Edin felt the electricity in the air, a burning tingling feeling grew around him as the dema
tians, ten or more all crammed in the hall, began to rise. The five or so nearest Edin didn’t move.
Edin roared. “Die!” He flipped his hand around and whipped out his palm letting lose all of his strength and anger.
The lightning leapt through the demons like a toad on lily pads. Bounding through and out and scorching them like fire during a drought.
Chattering cries and moans came with the smell of burnt flesh. Edin felt weak and tired. Then it went quiet for a moment.
The slapping of feet running up the stairs came from ahead. The dematians had entered the city. A part of him said, ‘that is why Rihkar made his room up here.’
At the far end of the corridor, the door stood open.
Edin laid his father down and raised a hand. The first couple of dematians appeared climbing the stairs. A moment before they reached the door Edin swung out a hand.
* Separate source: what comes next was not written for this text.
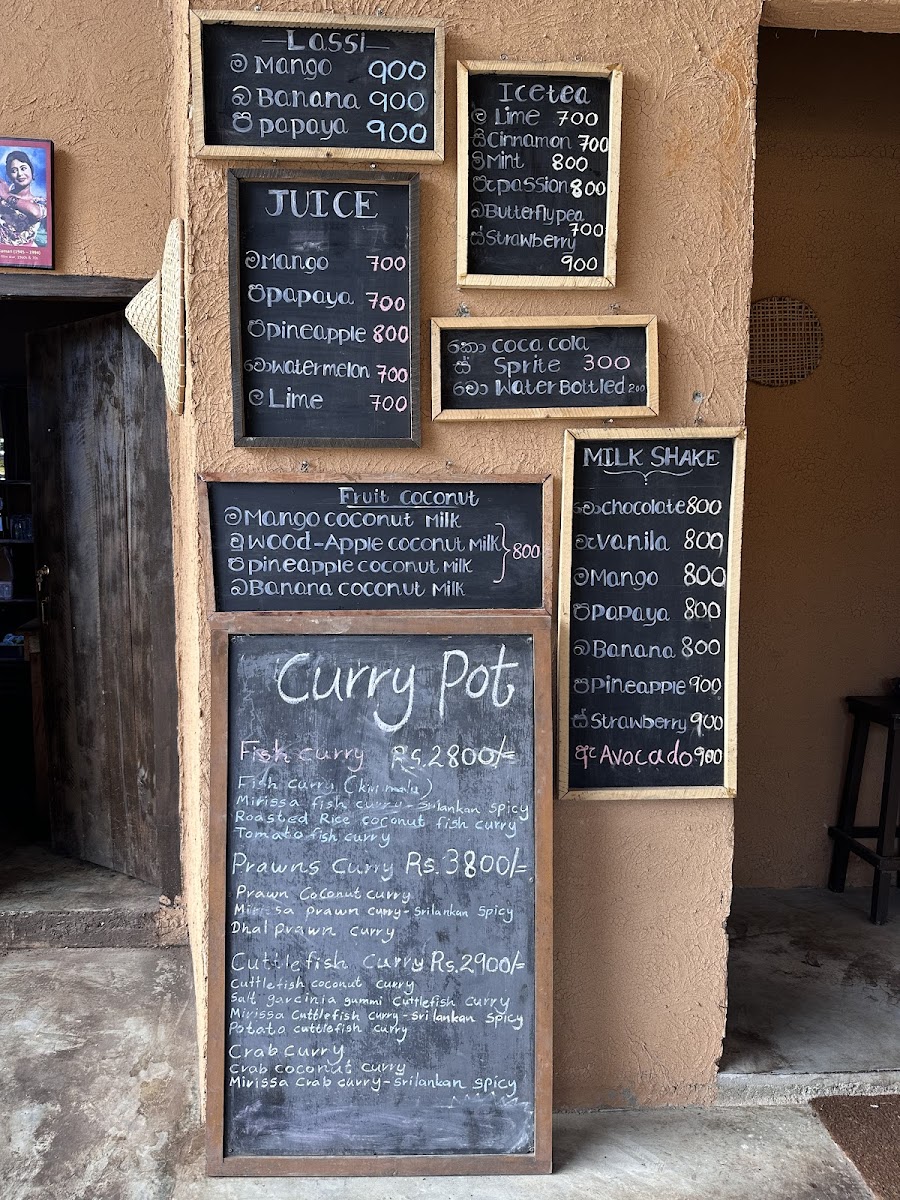 Menu Photo 5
The door slammed followed by a chattering cry of surprise followed by a crunch.
Edin pulled his father’s sword and was about to drop to serpent stance when he spotted one of their polearms. The blade at the end was as dark as eluvrian steel… though it had more of a sinister feeling. He spun the weapon in his hands. It was well balanced he thought. Maybe there was a counterweight in the shaft.
The door rattled as something slammed into it. Then again. Dust fell from the ceiling. The wood cracked.
Then it stopped. A moment later, large booms began to rise from beyond the door. The booms were perfectly spaced, footsteps, large ones, and he felt a hint of fear rising.
Edin pushed it down, swallowed and adjusted his sweaty grip on the weapons.
The steps stopped and a moment later the door cracked with a thunderous fist. It sheered in half with one end lodging into a dead dematian’s chest and another disappearing in one of the side chambers.
A fist pulled back; it was bigger than Edin’s head.
Then, they came in. One, or two at a time, they didn’t watch their feet as they flowed in. Then they began slipping on their dead comrades.